+++ Record excerpts +++

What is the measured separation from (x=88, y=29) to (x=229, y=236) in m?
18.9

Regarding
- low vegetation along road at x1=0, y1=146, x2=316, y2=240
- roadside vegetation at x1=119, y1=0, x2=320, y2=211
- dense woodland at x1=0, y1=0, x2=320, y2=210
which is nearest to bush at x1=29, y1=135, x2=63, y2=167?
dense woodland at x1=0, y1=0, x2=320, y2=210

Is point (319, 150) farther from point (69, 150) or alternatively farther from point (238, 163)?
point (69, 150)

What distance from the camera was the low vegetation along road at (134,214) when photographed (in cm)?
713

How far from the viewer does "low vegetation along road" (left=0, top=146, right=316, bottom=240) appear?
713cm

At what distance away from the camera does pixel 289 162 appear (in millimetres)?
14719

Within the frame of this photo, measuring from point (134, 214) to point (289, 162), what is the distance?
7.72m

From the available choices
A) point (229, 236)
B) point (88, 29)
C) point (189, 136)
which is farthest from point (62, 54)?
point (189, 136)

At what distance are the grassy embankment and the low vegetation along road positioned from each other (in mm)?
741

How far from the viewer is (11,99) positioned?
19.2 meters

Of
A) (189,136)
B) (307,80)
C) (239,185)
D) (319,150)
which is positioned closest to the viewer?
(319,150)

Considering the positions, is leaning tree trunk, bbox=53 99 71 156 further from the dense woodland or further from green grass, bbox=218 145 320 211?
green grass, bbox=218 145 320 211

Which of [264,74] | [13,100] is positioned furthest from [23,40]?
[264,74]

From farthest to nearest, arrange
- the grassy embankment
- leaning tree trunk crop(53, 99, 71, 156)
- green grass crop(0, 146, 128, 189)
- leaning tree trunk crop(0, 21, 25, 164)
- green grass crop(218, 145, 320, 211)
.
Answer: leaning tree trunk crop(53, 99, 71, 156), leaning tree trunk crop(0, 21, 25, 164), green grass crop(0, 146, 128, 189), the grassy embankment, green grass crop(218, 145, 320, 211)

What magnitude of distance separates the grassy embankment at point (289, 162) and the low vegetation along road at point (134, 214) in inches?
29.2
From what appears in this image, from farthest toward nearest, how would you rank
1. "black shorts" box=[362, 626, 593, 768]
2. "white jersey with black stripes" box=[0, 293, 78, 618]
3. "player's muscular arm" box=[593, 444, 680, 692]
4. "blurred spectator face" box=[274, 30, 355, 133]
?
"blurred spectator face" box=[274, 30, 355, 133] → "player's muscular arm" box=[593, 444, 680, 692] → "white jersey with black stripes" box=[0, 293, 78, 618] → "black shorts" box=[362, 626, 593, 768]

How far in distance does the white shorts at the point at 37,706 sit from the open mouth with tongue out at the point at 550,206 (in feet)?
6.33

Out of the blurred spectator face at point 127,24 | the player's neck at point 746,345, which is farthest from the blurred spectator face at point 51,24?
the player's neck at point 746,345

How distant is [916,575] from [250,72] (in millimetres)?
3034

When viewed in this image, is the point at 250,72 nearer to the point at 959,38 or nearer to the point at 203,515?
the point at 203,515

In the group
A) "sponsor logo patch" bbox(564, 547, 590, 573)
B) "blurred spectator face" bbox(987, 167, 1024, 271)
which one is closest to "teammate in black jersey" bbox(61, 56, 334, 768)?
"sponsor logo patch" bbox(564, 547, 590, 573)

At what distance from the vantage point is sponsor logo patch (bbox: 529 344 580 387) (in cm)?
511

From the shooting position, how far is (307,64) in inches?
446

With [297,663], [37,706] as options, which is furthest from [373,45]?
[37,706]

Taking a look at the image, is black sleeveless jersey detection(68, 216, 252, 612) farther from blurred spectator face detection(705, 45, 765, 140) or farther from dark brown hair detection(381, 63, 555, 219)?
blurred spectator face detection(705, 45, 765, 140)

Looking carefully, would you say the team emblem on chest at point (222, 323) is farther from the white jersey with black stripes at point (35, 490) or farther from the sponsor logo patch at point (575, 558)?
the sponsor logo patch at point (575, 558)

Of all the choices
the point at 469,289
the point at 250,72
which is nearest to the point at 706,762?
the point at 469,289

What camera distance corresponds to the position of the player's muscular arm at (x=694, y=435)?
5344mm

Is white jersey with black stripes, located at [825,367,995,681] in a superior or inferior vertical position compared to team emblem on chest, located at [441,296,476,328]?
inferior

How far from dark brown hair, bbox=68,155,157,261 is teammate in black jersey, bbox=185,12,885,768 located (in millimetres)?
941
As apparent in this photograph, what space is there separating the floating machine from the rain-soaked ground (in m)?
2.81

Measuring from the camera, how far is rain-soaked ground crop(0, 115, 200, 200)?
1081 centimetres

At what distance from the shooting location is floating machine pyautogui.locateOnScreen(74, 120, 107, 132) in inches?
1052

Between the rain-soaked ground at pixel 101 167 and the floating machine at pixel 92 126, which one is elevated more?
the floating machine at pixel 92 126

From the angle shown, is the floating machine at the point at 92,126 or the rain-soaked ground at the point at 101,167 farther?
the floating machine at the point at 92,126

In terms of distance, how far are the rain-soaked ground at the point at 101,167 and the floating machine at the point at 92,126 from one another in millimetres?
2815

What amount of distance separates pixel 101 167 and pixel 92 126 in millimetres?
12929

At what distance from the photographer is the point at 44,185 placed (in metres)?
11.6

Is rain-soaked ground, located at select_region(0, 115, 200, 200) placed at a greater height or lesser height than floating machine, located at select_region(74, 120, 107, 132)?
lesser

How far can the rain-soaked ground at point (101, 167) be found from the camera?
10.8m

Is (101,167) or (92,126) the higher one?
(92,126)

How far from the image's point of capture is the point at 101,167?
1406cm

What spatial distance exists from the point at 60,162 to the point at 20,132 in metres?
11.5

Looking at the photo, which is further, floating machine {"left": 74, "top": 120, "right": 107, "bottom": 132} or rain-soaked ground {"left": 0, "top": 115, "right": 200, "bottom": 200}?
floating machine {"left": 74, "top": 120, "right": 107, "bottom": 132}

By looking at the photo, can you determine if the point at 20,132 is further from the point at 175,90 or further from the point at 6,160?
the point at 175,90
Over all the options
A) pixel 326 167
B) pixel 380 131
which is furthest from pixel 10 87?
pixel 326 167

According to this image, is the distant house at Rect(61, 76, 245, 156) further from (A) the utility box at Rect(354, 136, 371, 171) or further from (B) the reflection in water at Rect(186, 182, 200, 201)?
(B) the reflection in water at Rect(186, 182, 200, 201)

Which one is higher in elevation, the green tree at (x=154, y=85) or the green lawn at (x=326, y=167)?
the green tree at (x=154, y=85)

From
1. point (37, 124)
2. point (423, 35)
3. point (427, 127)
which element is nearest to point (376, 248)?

+++

## [Exercise brief]
Gather every line of the listing that contains the word "shooting", matching case exactly.

## [Solved exercise]
From the shooting position, how far is (307,64) in inches?
At what distance from the shooting location is floating machine pyautogui.locateOnScreen(74, 120, 107, 132) in inches?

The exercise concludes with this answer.